Nationalgeographic.co.id—Puluhan juta orang tewas di Tiongkok dalam kelaparan yang mengerikan. Peristiwa itu terjadi ketika dimulainya kebijakan the Great Leap Forward atau 'Lompatan Jauh ke Depan' sepanjang 1958–1961.
Setelahnya, muncul Revolusi Kebudayaan Tiongkok yang diluncurkan oleh Mao Zedong pada 1966. Revolusi ini bertujuan untuk menggulingkan musuh politiknya setelah kegagalan Lompatan Jauh ke Depan.
Namun demikian, Revolusi Kebudayaan hanya menyisakan kekerasan dan kehancuran selama satu dekade di seluruh Tiongkok.

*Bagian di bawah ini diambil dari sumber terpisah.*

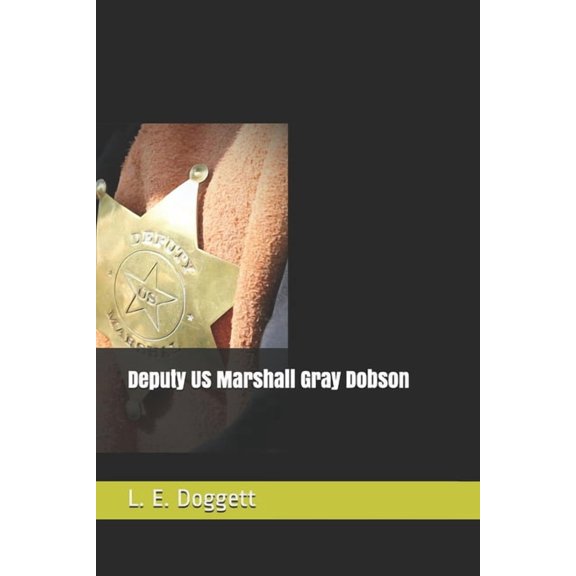 Deputy US Marshall Gray Dobson Paperback 165620228X 9781656202284 L. E. Doggett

Di puncak hiruk pikuk Revolusi Kebudayaan Tiongkok, para korban dimakan di "perjamuan daging" yang mengerikan. Hal tersebut terjadi akibat konflik kelas yang dipimpin Partai Komunis yang lantas berubah menjadi kekacauan sosial.
Krisis sosial yang muncul terjadi di mana Pengawal Merah Remaja memukuli guru sampai mati karena "kontra-revolusioner," begitu juga anggota keluarga saling mencela, sementara faksi-faksi bentrok sengit untuk menguasai seluruh negeri.

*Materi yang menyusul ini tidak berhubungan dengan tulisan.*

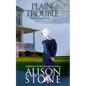 Plain Trouble: An Amish Romantic Suspense Novel - Paperback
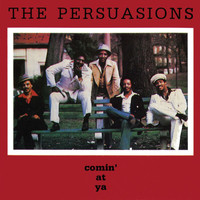 The Persuasions - Comin' At Ya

Beberapa ekses terburuk terjadi di Wuxuan, di wilayah paling selatan Guangxi, di mana jantung, hati, dan alat kelamin korban dipotong dan diumpankan ke orang-orang yang membabi buta.

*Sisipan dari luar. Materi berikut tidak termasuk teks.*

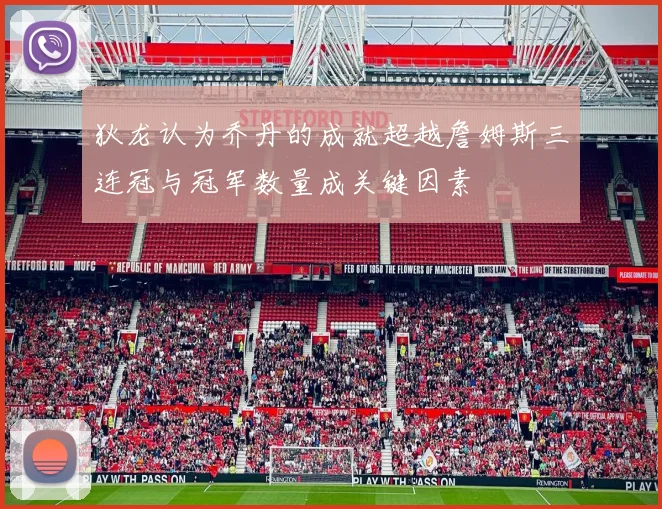狄龙认为乔丹的成就超越詹姆斯三连冠与冠军数量成关键因素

"Aksi kanibalisme ini berlandaskan kebencian politik daripada kelaparan," tulis Responden Hindustan Times dalam artikel dengan judul China suppresses horrific history of cannibalism yang terbit pada 11 Mei 2016.
Para sejarawan telah memastikan bahwa tindak kekerasan tersebut diakibatkan oleh lokasi terpencil Wuxuan, pemimpin komunis regional yang kejam, kemiskinan dan faksionalisme yang pahit.
"Dalam 10 tahun malapetaka, Guangxi tidak hanya menyaksikan banyak kematian, mereka juga mengalami kekejaman dan kekejaman yang mengerikan," terusnya.
Ada pemenggalan kepala, pemukulan, penguburan hidup, rajam, penenggelaman, pendidihan, pembantaian berkelompok, pengeluaran isi perut, penggalian jantung, hati, alat kelamin, pemotongan daging, meledakkan dengan dinamit, dan banyak lagi.
"Semuanya dilakukan tanpa metode yang tidak digunakan dan secara brutal membabi buta!" tegasnya. Dalam beberapa momen, akal sehat seperti hilang begitu saja, berganti dengan kemerosotan moral.
Kengerian terus berlanjut pada 1968, di mana seorang guru Geografi bernama Wu Shufang dipukuli sampai mati oleh siswa di Sekolah Menengah Wuxuan. Jenazah dibawa ke batu datar di sungai Qian.